Separate from that, I often include the work of artists and photographers I admire like Christo and Jeanne-Claude, Virgil Abloh, and Edward Burtynsky. I try to elevate the work of artists, architects, and photographers that are knowingly working on the concept of liberation from regulation. While some of the works on my page expose the accidents that reveal our culture, I also included designers who are putting this ironic sense of humor into their work since the beginning. The work of James Wines, from SITE, is a good example of this and I could fill half my Instagram page with just his buildings. He inspired me in a big way and I had the opportunity to talk to him recently. We had a good time talking about the difficult task of injecting humor into design and how that has always been his intention. He told me that in his work, he always wants to get the audience to do a double-take and question how this building got designed, approved by the city, and built. He wants the people walking by his buildings to question what they’re looking at—inviting them to interpret them for themselves outside of text.

-ish:
With your collection including images of purposefully designed works and accidental mistakes or adaptations created from regular use, what do you think these phenomena say about our current culture and built environment?

SRR:
I think that there’s a large part of architecture culture as a profession that tries to imagine or make the built environment as this perfect place. Yet, these perfect buildings are designed for really flawed people. We’re all flawed and imperfect, we cut corners and we lie to get out of situations. At best, architecture creates a perfect environment for imperfect people. Therefore, I think that those ‘mistakes’ revealed in the built environment are an expression of our human imperfections. These ruptures reflect that we are imperfect and we produce imperfect facades and imperfect details. I think this is a much more authentic relationship with the world around us, because who are we kidding, pretending to be perfect for these perfect spaces.
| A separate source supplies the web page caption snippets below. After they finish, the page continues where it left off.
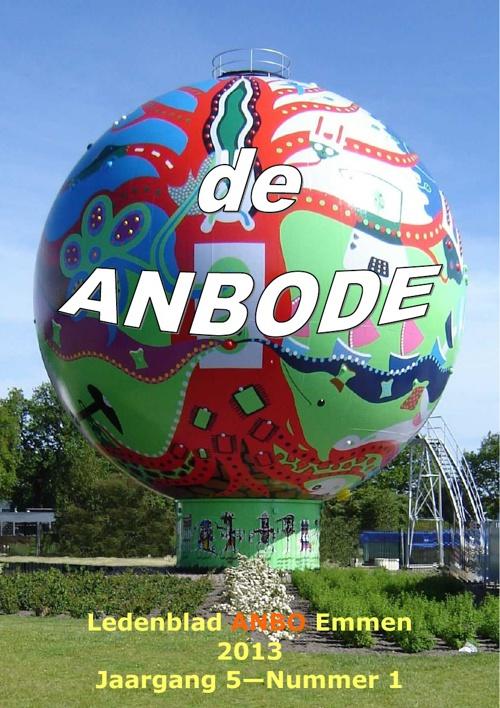 ANBODE-5-1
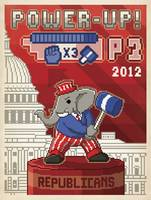 Power Up 2012, Republican Elephant - Retro Politic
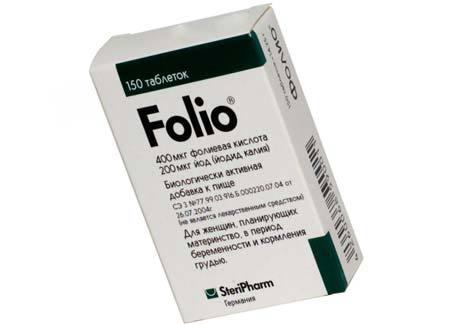 Фолиевая кислота при беременности: для чего назначают и какова суточная доза?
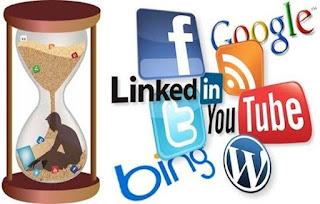 13 Akibat Buruk (Negatif) Penggunaan Media Sosial bagi Anak dan Remaja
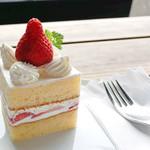 玉屋 - ショートケーキ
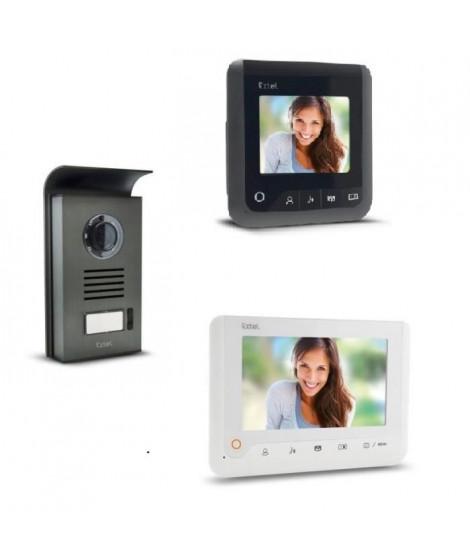 """EXTEL Visiophone Nova 2 fils blanc avec 2 écrans couleur 7"""" a mémoire de passage"""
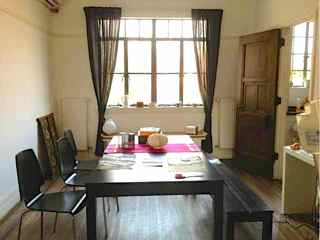 french concession apartment Stylish French apartment for rent in French Concession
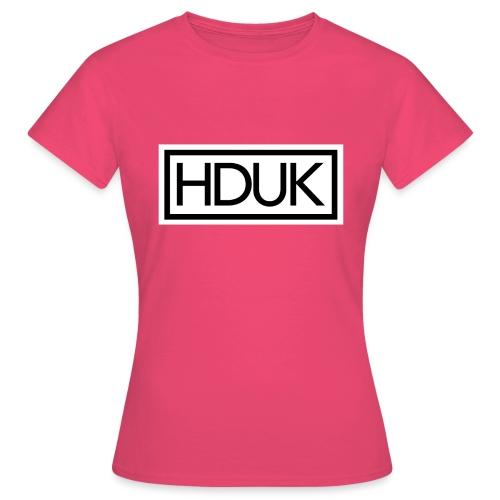 HDUK Black Logo with Border - Women's T-Shirt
Generally, from the top down, there is this expectation that buildings improve our behavior. Plenty of architects, modern architects in particular, talk about architecture’s capacity to improve human nature. Instead, we should embrace the imperfect environment and even the sloppy details. There’s a beauty in sloppy details in which we get to see the behind the scenes, where we are invited into the process of its making.

-ish:
On this note of behind the scenes and a process of making, that brings us back to our own experience in architecture school. A lot of the moments where we find inspiration comes from critics seeing something done unintentionally or misunderstanding original intentions. Those moments make the project stand out differently—there’s a level of creativity and ambiguity in our interpretations and misreadings.

SRR:
Exactly—I think there is so much pressure to ignore or to blow past mistakes you make. There’s a beauty in not only embracing them, but working through them and turning them into something.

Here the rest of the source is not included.